Input for this task START
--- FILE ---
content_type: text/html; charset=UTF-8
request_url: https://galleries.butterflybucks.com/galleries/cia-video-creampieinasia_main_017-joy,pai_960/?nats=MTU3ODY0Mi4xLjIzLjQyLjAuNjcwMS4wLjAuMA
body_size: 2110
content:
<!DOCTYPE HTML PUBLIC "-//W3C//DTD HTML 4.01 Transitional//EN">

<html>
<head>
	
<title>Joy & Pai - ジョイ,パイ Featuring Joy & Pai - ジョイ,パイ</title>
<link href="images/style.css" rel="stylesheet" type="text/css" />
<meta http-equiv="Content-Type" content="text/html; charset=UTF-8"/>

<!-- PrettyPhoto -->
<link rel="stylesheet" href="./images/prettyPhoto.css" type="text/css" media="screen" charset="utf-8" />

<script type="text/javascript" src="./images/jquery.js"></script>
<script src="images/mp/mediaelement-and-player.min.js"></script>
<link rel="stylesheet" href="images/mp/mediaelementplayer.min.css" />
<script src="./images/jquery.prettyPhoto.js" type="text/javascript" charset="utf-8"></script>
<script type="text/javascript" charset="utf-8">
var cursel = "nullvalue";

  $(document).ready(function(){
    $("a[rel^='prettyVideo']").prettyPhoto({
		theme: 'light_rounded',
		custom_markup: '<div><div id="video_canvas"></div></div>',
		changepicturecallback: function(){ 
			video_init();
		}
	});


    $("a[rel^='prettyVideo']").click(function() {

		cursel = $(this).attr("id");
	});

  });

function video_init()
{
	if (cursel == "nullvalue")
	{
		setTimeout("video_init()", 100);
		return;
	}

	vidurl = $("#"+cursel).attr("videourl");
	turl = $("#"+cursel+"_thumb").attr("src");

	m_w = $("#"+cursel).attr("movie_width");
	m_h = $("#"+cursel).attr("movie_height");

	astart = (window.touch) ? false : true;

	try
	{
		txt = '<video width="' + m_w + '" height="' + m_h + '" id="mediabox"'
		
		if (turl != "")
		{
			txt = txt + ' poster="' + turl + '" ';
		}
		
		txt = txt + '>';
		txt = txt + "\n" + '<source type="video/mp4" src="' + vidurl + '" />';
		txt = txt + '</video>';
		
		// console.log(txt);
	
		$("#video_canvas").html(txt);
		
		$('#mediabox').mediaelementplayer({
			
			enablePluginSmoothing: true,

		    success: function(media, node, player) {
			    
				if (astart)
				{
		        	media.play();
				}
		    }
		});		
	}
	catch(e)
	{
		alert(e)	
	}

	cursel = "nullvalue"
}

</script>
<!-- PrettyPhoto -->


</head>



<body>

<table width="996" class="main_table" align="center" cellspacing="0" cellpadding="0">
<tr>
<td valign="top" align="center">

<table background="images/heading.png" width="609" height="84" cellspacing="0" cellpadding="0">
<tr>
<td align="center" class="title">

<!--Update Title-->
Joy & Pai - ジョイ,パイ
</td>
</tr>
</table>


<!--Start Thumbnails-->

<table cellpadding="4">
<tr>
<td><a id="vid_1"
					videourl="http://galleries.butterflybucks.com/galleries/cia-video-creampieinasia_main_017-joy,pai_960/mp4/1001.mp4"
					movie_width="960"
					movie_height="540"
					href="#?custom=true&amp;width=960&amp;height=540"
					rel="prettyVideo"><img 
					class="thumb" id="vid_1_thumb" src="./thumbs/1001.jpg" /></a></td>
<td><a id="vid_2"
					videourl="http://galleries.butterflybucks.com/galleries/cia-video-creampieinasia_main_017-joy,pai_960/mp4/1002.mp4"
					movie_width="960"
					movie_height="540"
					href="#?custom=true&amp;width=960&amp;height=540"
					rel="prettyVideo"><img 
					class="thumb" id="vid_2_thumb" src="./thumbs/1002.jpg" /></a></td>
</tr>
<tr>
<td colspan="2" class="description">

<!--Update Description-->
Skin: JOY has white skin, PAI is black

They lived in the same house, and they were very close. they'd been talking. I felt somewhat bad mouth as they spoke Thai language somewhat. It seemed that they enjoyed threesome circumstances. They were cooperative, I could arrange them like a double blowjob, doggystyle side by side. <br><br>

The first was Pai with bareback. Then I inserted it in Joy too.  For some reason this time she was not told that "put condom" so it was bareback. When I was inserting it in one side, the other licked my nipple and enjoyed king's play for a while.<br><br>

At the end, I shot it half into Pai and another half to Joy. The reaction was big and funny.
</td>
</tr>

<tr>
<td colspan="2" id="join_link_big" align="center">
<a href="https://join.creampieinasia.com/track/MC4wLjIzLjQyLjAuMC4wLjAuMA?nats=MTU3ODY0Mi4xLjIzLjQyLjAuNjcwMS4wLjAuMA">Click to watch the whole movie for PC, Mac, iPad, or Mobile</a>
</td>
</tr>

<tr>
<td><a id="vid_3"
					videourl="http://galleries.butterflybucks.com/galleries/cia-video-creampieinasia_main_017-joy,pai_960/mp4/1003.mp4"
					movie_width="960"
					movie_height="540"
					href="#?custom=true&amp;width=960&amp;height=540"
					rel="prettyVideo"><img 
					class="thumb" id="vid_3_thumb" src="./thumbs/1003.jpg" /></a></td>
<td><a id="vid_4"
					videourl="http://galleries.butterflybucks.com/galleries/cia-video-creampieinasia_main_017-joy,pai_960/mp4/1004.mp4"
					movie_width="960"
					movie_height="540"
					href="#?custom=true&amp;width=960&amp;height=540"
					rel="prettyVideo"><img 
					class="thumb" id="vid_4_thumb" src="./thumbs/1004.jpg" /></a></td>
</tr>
Input for this task END
◆ Assignment
Among the entries above, say how many lines hold the word "cellspacing". No other words belong in the answer.

◆ Solved problem
2